_The exercise:_ Can you copy out word for word the lines below, starting at the one containing "Which occupies a" and ending at the one containing "In the group", with both of those lines included?

**** Information given ****

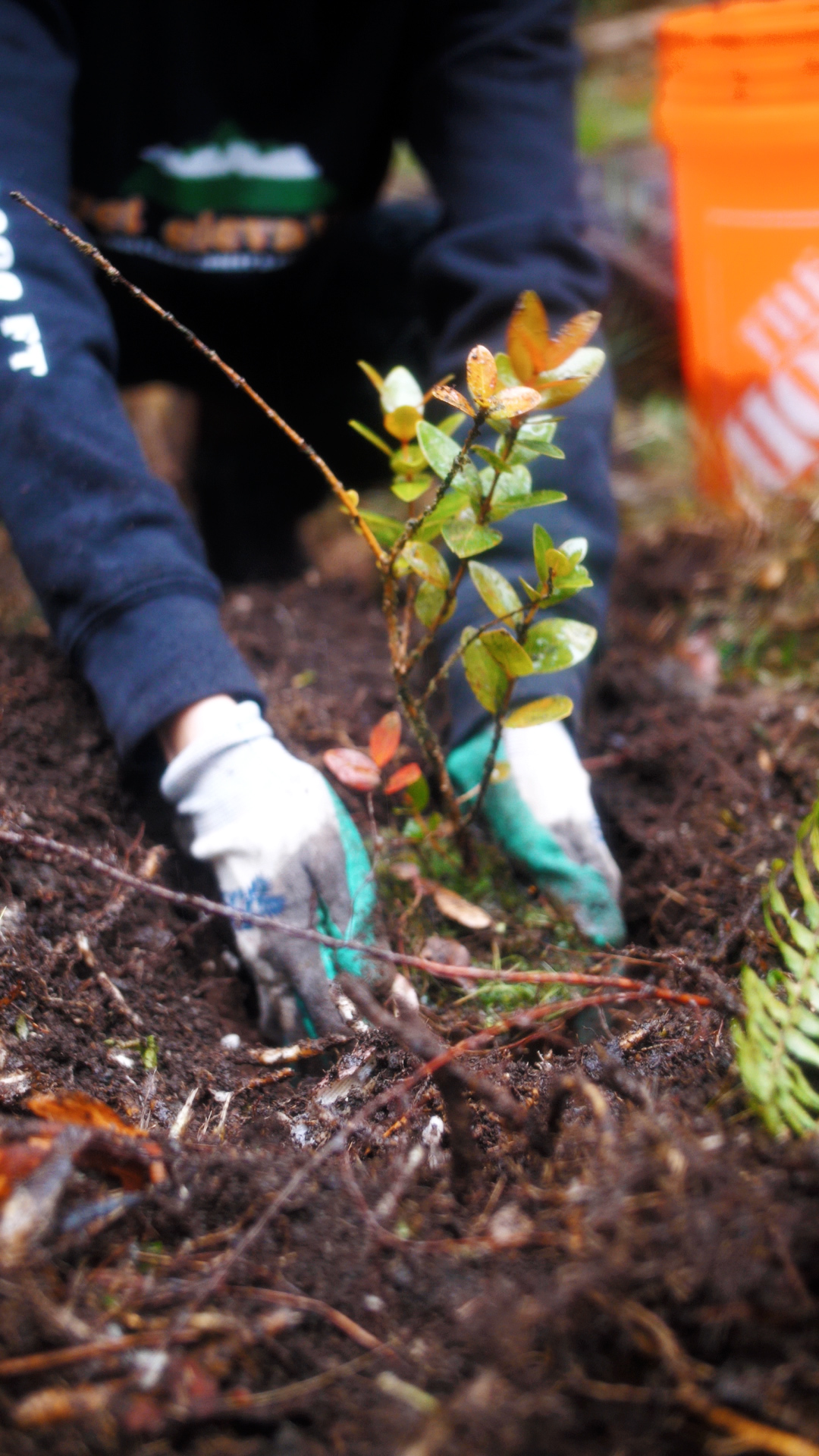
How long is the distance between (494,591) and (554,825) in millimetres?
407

****
**** Information given ****

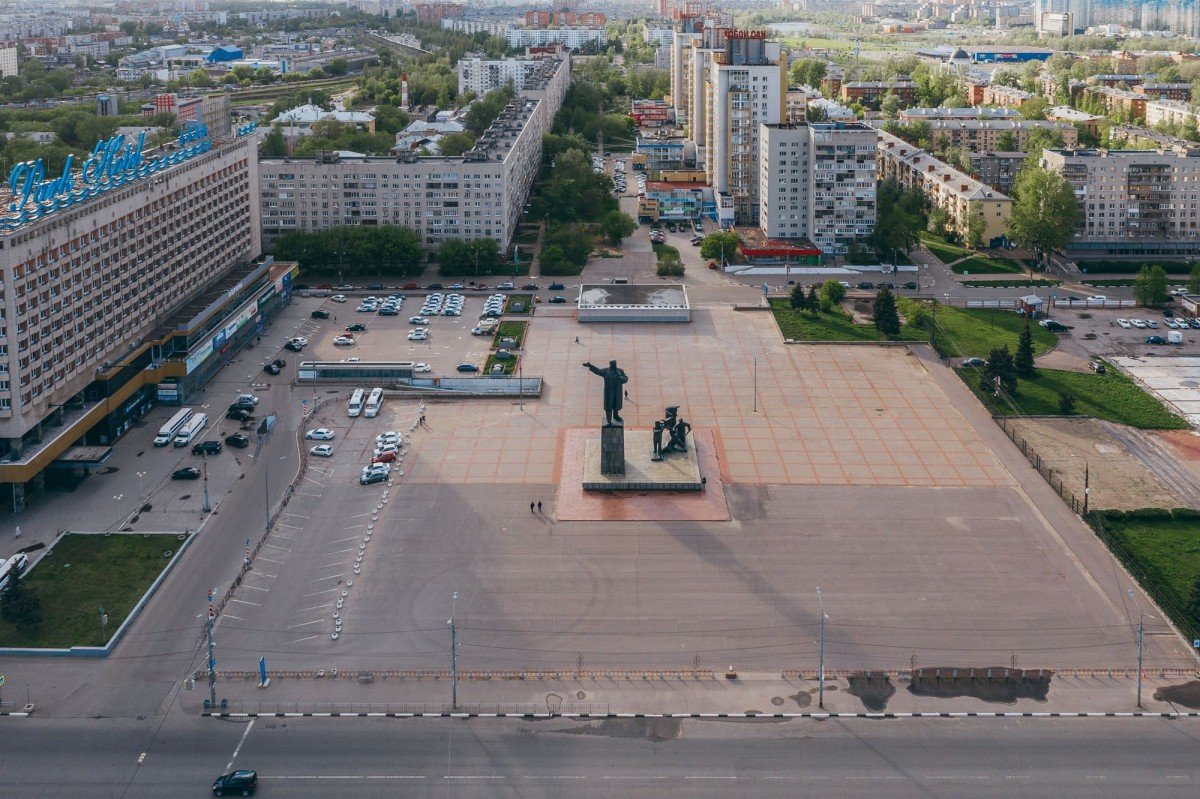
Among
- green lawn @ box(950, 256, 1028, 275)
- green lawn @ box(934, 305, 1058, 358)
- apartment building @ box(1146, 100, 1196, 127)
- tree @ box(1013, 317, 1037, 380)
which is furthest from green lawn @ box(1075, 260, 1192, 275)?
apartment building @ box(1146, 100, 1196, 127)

****
**** Information given ****

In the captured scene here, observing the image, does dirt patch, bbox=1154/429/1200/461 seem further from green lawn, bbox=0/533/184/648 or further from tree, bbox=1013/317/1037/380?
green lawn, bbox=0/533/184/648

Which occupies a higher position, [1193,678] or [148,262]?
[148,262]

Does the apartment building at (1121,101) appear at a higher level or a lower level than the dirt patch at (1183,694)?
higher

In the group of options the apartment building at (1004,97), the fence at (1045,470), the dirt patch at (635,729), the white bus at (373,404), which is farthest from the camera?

****

_Written response:_
Which occupies a higher position, [1193,678] or [148,262]?
[148,262]

Does the apartment building at (1121,101) appear at a higher level or a lower level than the dirt patch at (1183,694)?
higher

In the group of options the apartment building at (1004,97), the fence at (1045,470), the dirt patch at (635,729), the white bus at (373,404), which is farthest from the camera?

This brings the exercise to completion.